### PAGE EXTRACT
↓
I took a new job coming up on five years ago. It was, on paper, a logical and smart next step. I had been floating on my previous job for over a decade and hit what I thought was the ceiling of useful opportunity and advancement. I had also reached the point of being able to do the job on autopilot. Don’t get me wrong, I worked hard…usually. I did take pride in reputation as a problem solver, an approachable and thoughtful listener, a fella with a solid (borderline workplace in appropriate) sense of humor. I remember making a Roman Polanski joke at a departmental event once. It was completely inappropriate but darn funny all at the same time. People laughed. I soaked it in. Making people laugh is one of the greatest highs in life for me.
↑
### WHAT THE EXERCISE ASKS
Extend the essay above about leaving a long-held job for a new one, starting right after its final sentence.

### SOURCE DATA
↓
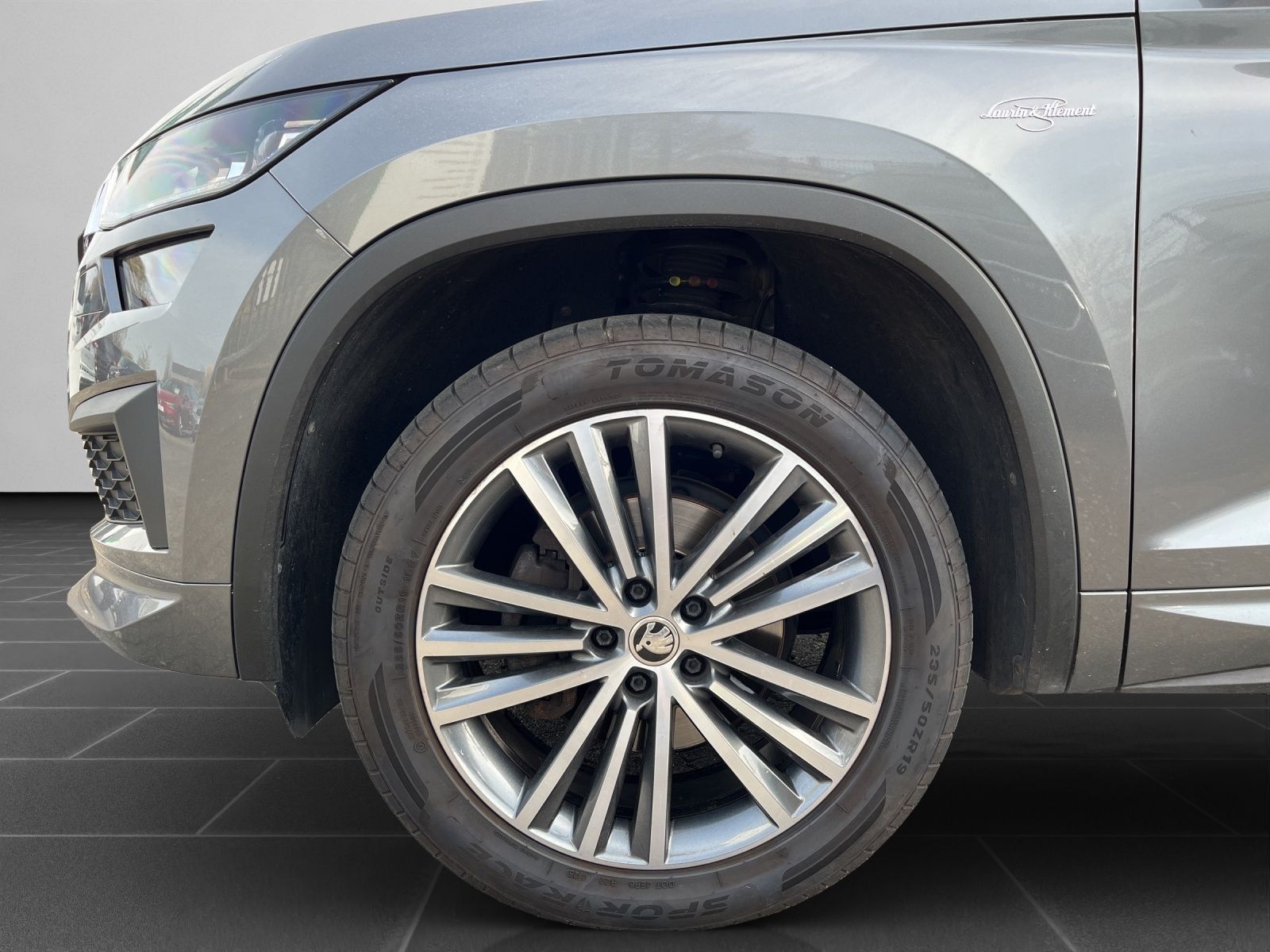 Skoda Kodiaq - Bild 9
↑
### RESULT OF THE TASK
Anyway, the new job. To paraphrase Mr. Daltrey, same as the old job. That’s not quite true. It was a more hostile place. It was bereft of the genuine warmth that was part of what kept me at my decade plus job. The warmth was missing, the people were fine — and I mean that in the very George Carlin sense of the word — fine. I got paid more money to do less. I was able to get some stuff done. A project here, a project there. Hired a couple of good people. On paper I also quickly began to realize that the business model in the non-profit I was quickly cementing myself into was horrendous. Too many barriers to effect real change, institutional barriers, barriers that would require a paradigm shift to see a measurable shift in outcomes. But I stayed. I went through three bosses in four years. Instead of ignoring the sign posts I was ignoring being beaten over my head by the signposts. But I stayed. I didn’t know what I wanted to do next. I was biding my time for a train that never showed up. I’m married with two children and I still have no idea what I want to be when I grow up.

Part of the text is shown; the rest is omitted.